Bankruptcy Prediction Challenge 💸

Authors: Yassine Yousfi, Mostafa Bouziane

(a.k.a. Back-propagated boys)

👍

Model evaluation

In [28]:
def shuffle_split_pimped(clf, X_train, y_train, n):
    ...
    return r
  • Insures ~20% of positive samples in test fold
  • Insures ~3% of positive samples in train fold
  • Gives accurate estimates of the leaderboard score (real life score)
  • ~1000 positive samples in the original data set → limited number of splits (~7/8)

Feature engineering

In [27]:
f, (ax1, ax2) = plt.subplots(ncols=2,figsize=(10,5))
ax1.hist(feature_nan[y_train==1], bins = 30, normed=True, facecolor='red', alpha=0.55)
ax1.set_title("Banrkupt NAN")
ax2.hist(feature_nan[y_train==0], bins = 30, normed=True, facecolor='blue', alpha=0.55)
ax2.set_title("Healthy NAN")
plt.show()

Paramaters optimisation

In [7]:
def objective(params):
    params = {
        'max_depth': int(params['max_depth']),
        'gamma': "{:.4f}".format(params['gamma']),
        'colsample_bytree': '{:.4f}'.format(params['colsample_bytree']),
        'scale_pos_weight': int(params['scale_pos_weight']),
        'n_estimators': int(params['n_estimators']),
        'learning_rate': '{:.4f}'.format(params['learning_rate']),
        'subsample': '{:.4f}'.format(params['subsample']),
    }    
    clf = XGBClassifier(n_jobs=4, eval_metric="auc", **params)
    score = shuffle_split_pimped(clf, X_train, y_train, 8).mean()
    print("Score {:.4f} params {}".format(score, params))
    return -score

space = {
    'max_depth': hp.quniform('max_depth', 3, 12, 1),
    'colsample_bytree': hp.uniform('colsample_bytree', 0.7, 1.0),
    'gamma': hp.uniform('gamma', 0.0, 0.6),
    'scale_pos_weight': hp.quniform('scale_pose_weight', 10, 100, 1),
    'n_estimators':  hp.quniform('n_estimators', 200, 400, 20),
    'learning_rate':  hp.uniform('learning_rate', 0.04, 0.15),
    'subsample': hp.uniform('subsample', 0.7, 1.0),
}

best = fmin(fn=objective,
            space=space,
            algo=tpe.suggest,
            max_evals=10)
Score 0.9196 params {'max_depth': 4, 'gamma': '0.0824', 'colsample_bytree': '0.8314', 'scale_pos_weight': 94, 'n_estimators': 380, 'learning_rate': '0.0641', 'eta': '0.0315', 'subsample': '0.7748', 'num_boost_round': 60}

Best params:

  • max_depth: 5
  • gamma: 0.5819
  • colsample_bytree: 0.8125
  • scale_pos_weight: 86
  • n_estimators: 240
  • learning_rate: 0.1027
  • subsample: 0.8511

Small improvement

Repeat N_rounds time:

  • Fit XGBOOST on X_train
  • Predict
  • Create N_feat random new features based on {+, -, x, ÷} operations and stack them to X_train
  • Fit XGBOOST on new X_train
  • Compute Feature importances (normed)
  • Keep only features with importances > Thresh
  • Update X_train

Why does it work?

Our dataset is composed of ratios, sometimes {+, -, x, ÷} of ratios make sens.

Draw-back?

Easy overfitting.

👎

SMOTE + ENN

SMOTE (Synthetic Minority Over-Sampling Technique)

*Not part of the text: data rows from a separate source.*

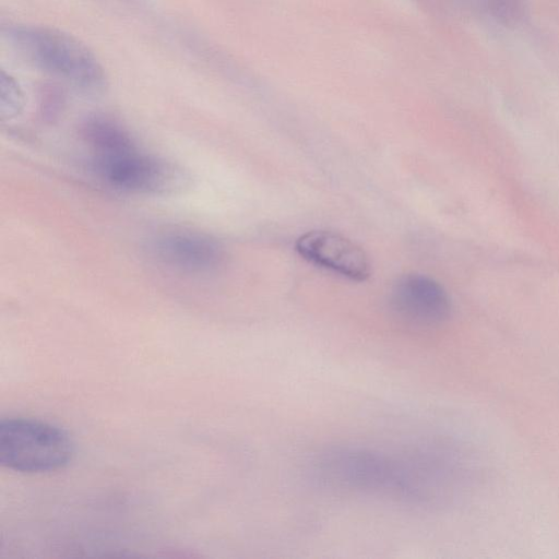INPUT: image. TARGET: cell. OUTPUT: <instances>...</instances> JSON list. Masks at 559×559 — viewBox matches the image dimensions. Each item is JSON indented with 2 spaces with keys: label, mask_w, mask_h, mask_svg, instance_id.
Instances as JSON below:
<instances>
[{
  "label": "cell",
  "mask_w": 559,
  "mask_h": 559,
  "mask_svg": "<svg viewBox=\"0 0 559 559\" xmlns=\"http://www.w3.org/2000/svg\"><path fill=\"white\" fill-rule=\"evenodd\" d=\"M311 474L329 488L399 499L402 487L400 453L365 447L329 448L313 460Z\"/></svg>",
  "instance_id": "obj_1"
},
{
  "label": "cell",
  "mask_w": 559,
  "mask_h": 559,
  "mask_svg": "<svg viewBox=\"0 0 559 559\" xmlns=\"http://www.w3.org/2000/svg\"><path fill=\"white\" fill-rule=\"evenodd\" d=\"M17 50L37 68L73 85L97 91L103 86L100 66L73 37L46 27H17L10 32Z\"/></svg>",
  "instance_id": "obj_2"
},
{
  "label": "cell",
  "mask_w": 559,
  "mask_h": 559,
  "mask_svg": "<svg viewBox=\"0 0 559 559\" xmlns=\"http://www.w3.org/2000/svg\"><path fill=\"white\" fill-rule=\"evenodd\" d=\"M73 442L61 428L32 418L0 421V464L23 473H44L67 465Z\"/></svg>",
  "instance_id": "obj_3"
},
{
  "label": "cell",
  "mask_w": 559,
  "mask_h": 559,
  "mask_svg": "<svg viewBox=\"0 0 559 559\" xmlns=\"http://www.w3.org/2000/svg\"><path fill=\"white\" fill-rule=\"evenodd\" d=\"M94 169L110 186L144 194H171L185 190L189 175L178 165L134 148L94 158Z\"/></svg>",
  "instance_id": "obj_4"
},
{
  "label": "cell",
  "mask_w": 559,
  "mask_h": 559,
  "mask_svg": "<svg viewBox=\"0 0 559 559\" xmlns=\"http://www.w3.org/2000/svg\"><path fill=\"white\" fill-rule=\"evenodd\" d=\"M390 307L400 320L417 328L439 325L451 314V301L444 288L419 274L405 275L394 284Z\"/></svg>",
  "instance_id": "obj_5"
},
{
  "label": "cell",
  "mask_w": 559,
  "mask_h": 559,
  "mask_svg": "<svg viewBox=\"0 0 559 559\" xmlns=\"http://www.w3.org/2000/svg\"><path fill=\"white\" fill-rule=\"evenodd\" d=\"M295 249L305 260L353 281L370 276L366 252L348 238L329 230H311L301 235Z\"/></svg>",
  "instance_id": "obj_6"
},
{
  "label": "cell",
  "mask_w": 559,
  "mask_h": 559,
  "mask_svg": "<svg viewBox=\"0 0 559 559\" xmlns=\"http://www.w3.org/2000/svg\"><path fill=\"white\" fill-rule=\"evenodd\" d=\"M154 255L168 266L186 273H211L224 262L225 251L214 237L193 230H171L152 242Z\"/></svg>",
  "instance_id": "obj_7"
},
{
  "label": "cell",
  "mask_w": 559,
  "mask_h": 559,
  "mask_svg": "<svg viewBox=\"0 0 559 559\" xmlns=\"http://www.w3.org/2000/svg\"><path fill=\"white\" fill-rule=\"evenodd\" d=\"M80 133L96 157L111 156L136 148L129 131L116 120L105 116L88 117Z\"/></svg>",
  "instance_id": "obj_8"
},
{
  "label": "cell",
  "mask_w": 559,
  "mask_h": 559,
  "mask_svg": "<svg viewBox=\"0 0 559 559\" xmlns=\"http://www.w3.org/2000/svg\"><path fill=\"white\" fill-rule=\"evenodd\" d=\"M23 107V97L19 86L10 78L2 75L0 112L2 119H11L19 115Z\"/></svg>",
  "instance_id": "obj_9"
}]
</instances>
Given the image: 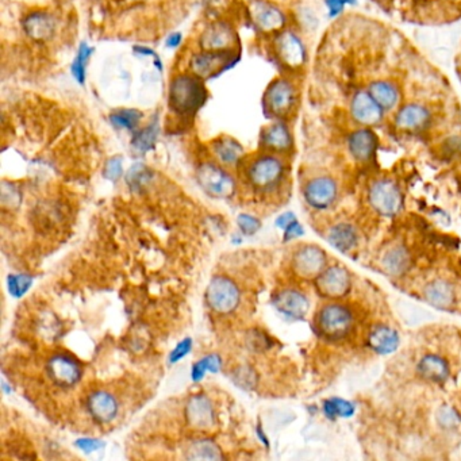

For each point p in the minority class S:

  • Compute its k nearest neighbors in S

  • Randomly choose r ≤ k of the neighbors (with re-placement)

  • Choose a random point along the lines joining p and each of the r selected neighbors

  • Add these synthetic points to the dataset with class S

ENN (Edited Nearest Neighbor)

  • Remove any example whose class label differs from the class of at least two of its three nearest neighbors

Draw-backs

  • Curse of dimensionality (d = 65) neighbors become quite far
  • Removing/adding points near the decision boundary

🕵️

Potential improvements

  • Investigate folds where XGBOOST didn't score good and maybe try to fit another classifier
  • Further investigate the method with the new random features (tune N_rounds, N_new, thresh, etc.)
  • Feature selection > SMOTE